Media limitations of test devices
#################################

.. index:: primary media

.. _primary_media:

Primary media and primary bootloaders
*************************************

Methods like :ref:`deploy to TFTP <deploy_to_tftp>` rely on LAVA interrupting
the primary bootloader on the :term:`DUT` and changing the boot process to use
the files provided by the test writer. Many test devices require this
bootloader to be installed onto re-writeable media which can be modified from
the running system, for example an SD card.

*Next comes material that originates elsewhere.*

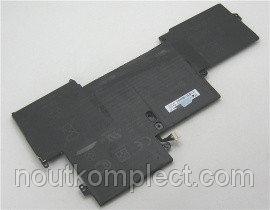Батарея для HP BR04XL EliteBook Folio 1020 G1, 1020 G2 36Wh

The critical element for LAVA is the **first point where the boot can
be interrupted or modified**. Devices which lack some kind of
:term:`BMC` rely on this bootloader to be able to automatically
recover from a broken deployment. This bootloader can be considered as
the **primary bootloader** and the medium where this is installed can
be considered as the **primary medium** which **must** be protected
from deployments which would replace its entire contents. For example,
a panda board has an SD card and USB host support, the primary
bootloader (U-Boot) **must** be on the SD card, so V2 uses the SD card
as primary media. It is therefore not supportable for a panda board to
deploy to the SD card in LAVA.

.. note:: Primary and secondary media relate to devices where the primary
   bootloader is installed on writeable media and where that bootloader needs
   to operate before new software can be deployed. Fastboot devices often
   differ and allow all media on the device to be modified in test jobs as long
   as jumpers or dip switches are set to force the device to boot into fastboot
   mode. Modifying the fastboot support on the device may involve changing
   those jumpers and/or dip switches, i.e. an admin task whilst the device is
   offline.

It is important to consider the constraints of primary media as a limitation of
the hardware for automation. The risks of allowing test writers to easily brick
devices outweigh the usefulness of the primary media for files other than the
primary bootloader. LAVA has tried to use partitions on the primary media in
the past and this has proven to be unreliable.

Devices which only provide primary media can still support deployment methods
like TFTP to use ramdisk and NFS test jobs.

.. important:: Many devices allow test writers to access the primary media from
   within a test shell even if the test job has deployed into a ramdisk, NFS or
   secondary media. It remains the responsibility of the test writer to **not**
   modify the primary media from within a test shell *just because you can*.
   Test writers who do so may have submission privileges revoked by the admins.

.. seealso:: :ref:`essential_components`

.. index:: secondary media

.. _secondary_media:

Secondary media
***************

If the device supports any media other than :ref:`primary media
<primary_media>`, all these media are collectively termed **secondary media**.
Any deployment to the secondary media can write a complete image including
partition tables and complete filesystems without affecting the ability of LAVA
to recover from a broken test job.

For example, a beaglebone-black can have a USB stick as secondary media. A
cubietruck can have a single SATA drive. A mustang device can have several SATA
drives attached. Usually, USB is the least useful secondary media as it is so
slow to write and the test job will be trying to write a full size filesystem
image of many gigabytes.

.. seealso:: :ref:`primary_media` and :ref:`admin_secondary_media`

Bootloader limitations
======================

The bootloader may be unable to write to permanent media. Usually this is a
good thing, bootloaders which can write to media can be problematic, slow
and/or greedy of resources on the worker e.g. fastboot, necessitating the use
of LXC. U-Boot and Grub are each restricted to reading files from media and not
writing new files during the boot process. To deploy a test image to the
secondary media, the device needs to first boot into a full OS environment with
threading, multiple cores, network and full kernel support. A standard test
shell can then write to the media in various ways. Depending on the device
configuration, test writers may still need to respect the location of the
primary bootloader to avoid bricking the device.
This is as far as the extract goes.